Lysophosphatidylcholine promotes pulmonary fibrosis following lung injury by facilitating alveolar type 2 cell senescence via Mfsd2a-dependent, Drp1-mediated mitochondrial fission.

Abstract

Idiopathic pulmonary fibrosis (IPF) is widely recognized as a disease originating from alveolar epithelial injury, with senescent alveolar type 2 (AT2) cells playing a key role in the pathogenesis. Previous studies have reported that lysophosphatidylcholine (LPC) levels are abnormally elevated in IPF patients and in mouse models of bleomycin-induced pulmonary fibrosis. However, the role and involved mechanism of LPC in the pathogenesis of pulmonary fibrosis remains unclear.

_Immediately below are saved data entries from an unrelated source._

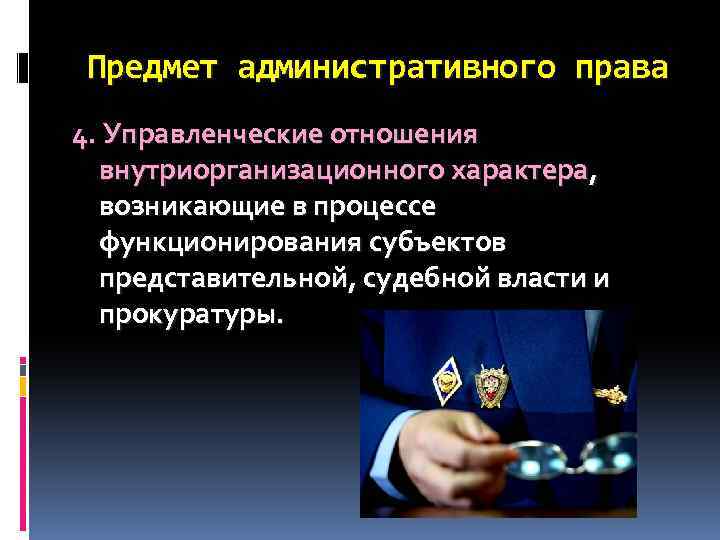 Предмет административного права

4. Управленческие отношения внутриорганизационного характера, возникающие в процессе функционирования субъектов представительной, судебной власти и прокуратуры.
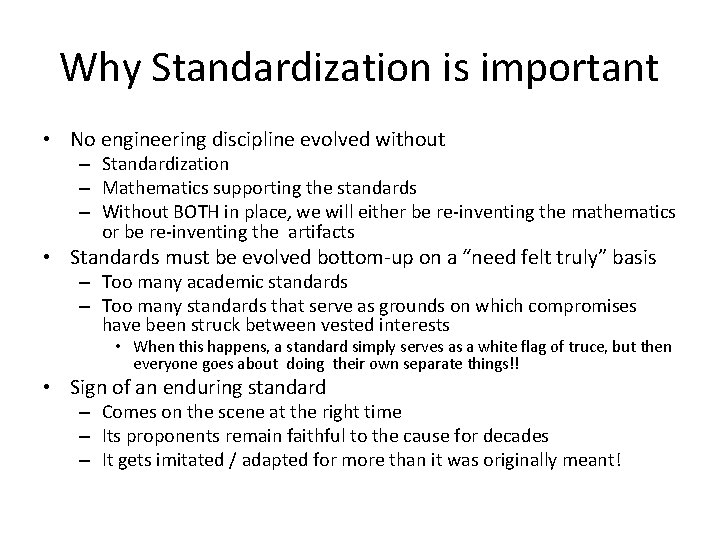 Why Standardization is important

• No engineering discipline evolved without
– Standardization
– Mathematics supporting the standards
– Without BOTH in place, we will either be re-inventing the mathematics or be re-inventing the artifacts
• Standards must be evolved bottom-up on a "need felt truly" basis
– Too many academic standards
– Too many standards that serve as grounds on which compromises have been struck between vested interests
• When this happens, a standard simply serves as a white flag of truce, but then everyone goes about doing their own separate things!!
• Sign of an enduring standard
– Comes on the scene at the right time
– Its proponents remain faithful to the cause for decades
– It gets imitated / adapted for more than it was originally meant!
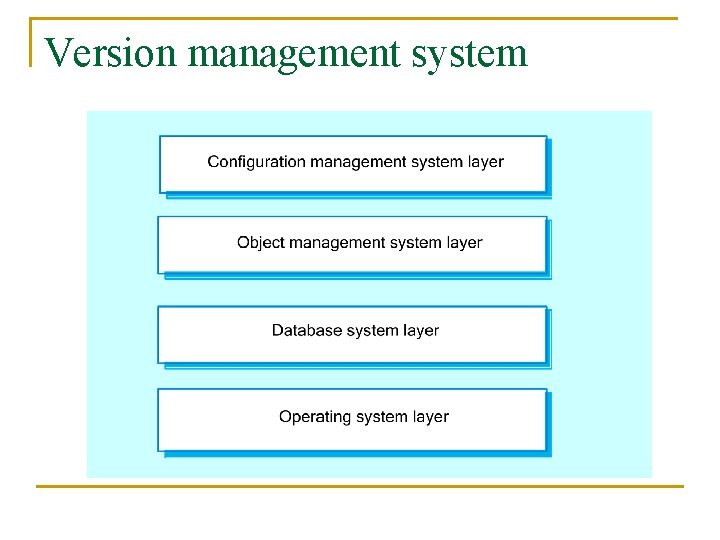 Version management system

Configuration management system layer

Object management system layer

Database system layer

Operating system layer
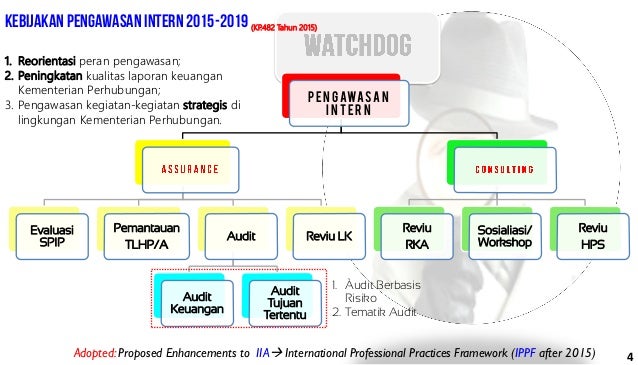 KEBIJAKAN PENGAWASAN INTERN 2015-2019 (KP.482 Tahun 2015)

WATCHDOG

1. Reorientasi peran pengawasan;
2. Peningkatan kualitas laporan keuangan Kementerian Perhubungan;
3. Pengawasan kegiatan-kegiatan strategis di lingkungan Kementerian Perhubungan.

PENGAWASAN INTERN

ASSURANCE

CONSULTING

Evaluasi SPIP

Pemantauan TLHP/A

Audit

Reviu LK

Reviu RKA

Sosialiasi/ Workshop

Reviu HPS

Audit Keuangan

Audit Tujuan Tertentu

1. Audit Berbasis Risiko
2. Tematik Audit

Adopted: Proposed Enhancements to IIA → International Professional Practices Framework (IPPF after 2015)

4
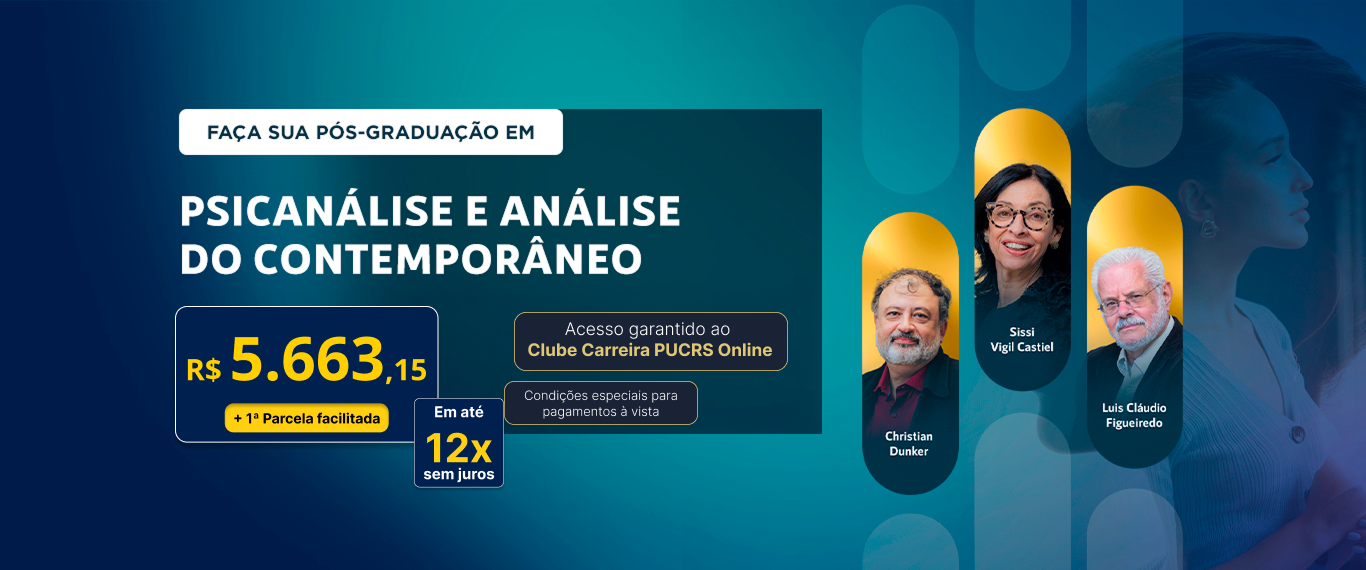 FAÇA SUA PÓS-GRADUAÇÃO EM

PSICANÁLISE E ANÁLISE DO CONTEMPORÂNEO

R$ 5.663,15

+ 1ª Parcela facilitada

Em até 12x sem juros

Acesso garantido ao Clube Carreira PUCRS Online

Condições especiais para pagamentos à vista

Christian Dunker

Sissi Vigil Castiel

Luis Cláudio Figueiredo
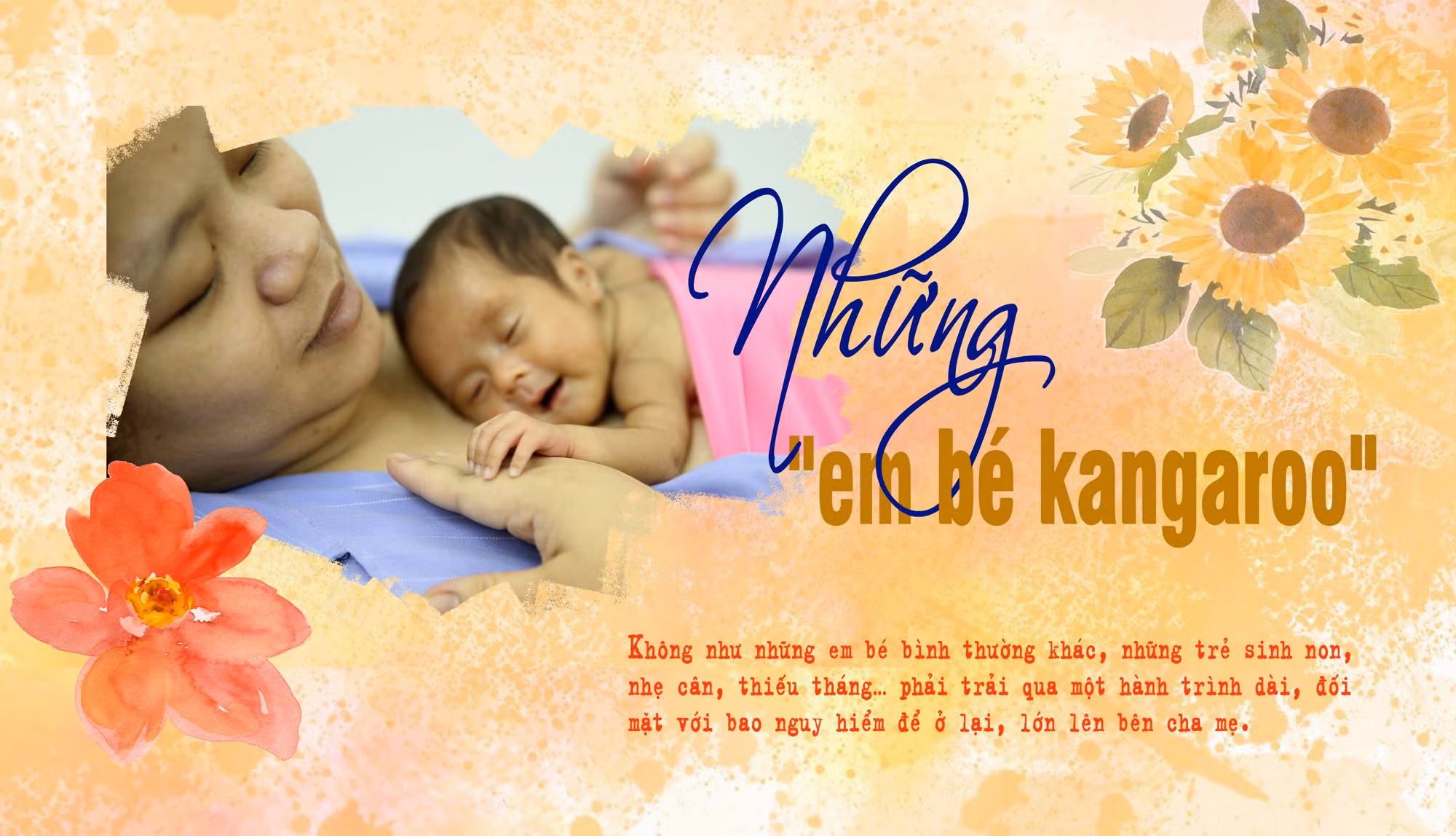 Những
"em bé kangaroo"

Không như những em bé bình thường khác, những trẻ sinh non, nhẹ cân, thiếu tháng… phải trải qua một hành trình dài, đối mặt với bao nguy hiểm để ở lại, lớn lên bên cha mẹ.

Here, we found that bleomycin-injury increased levels of total LPC, particularly LPC16:0, in both mouse bronchoalveolar lavage fluids (BALF) and AT2 cells during the early stages of the disease. These increased LPC were showed to be closely associated with Mfsd2a upregulation and worsened cellular senescence in AT2 cells. In vitro and in vivo, LPC significantly upregulated expression of Mfsd2a, a known LPC transporter, which enhanced LPC uptake by AT2 cells, leading to intracellular LPC overload. The overloaded LPC enhanced dynamin-related protein 1 (Drp1) phosphorylation at Ser616, inducing excessive mitochondrial fission and mitochondrial ROS (mitoROS) overproduction, which ultimately promoted AT2 cell senescence and pulmonary fibrosis. Importantly, LPC induced mitochondrial fission and cellular senescence in AT2 cells in a Mfsd2a-dependent manner. Furthermore, treatment with Mdivi-1 (an inhibitor of Drp1 phosphorylation) or Mito-TEMPO (a mitochondria-targeted antioxidant) effectively alleviated LPC- or bleomycin-induced AT2 cell senescence. Our results reveal a novel mechanism by which LPC promotes pulmonary fibrosis by facilitating AT2 cell senescence via Mfsd2a-dependent, Drp1-mediated mitochondrial fission. These findings provide new mechanistic insights into lung injury-induced pulmonary fibrosis, suggesting LPC and its regulatory pathways as attractive targets for this disease intervention.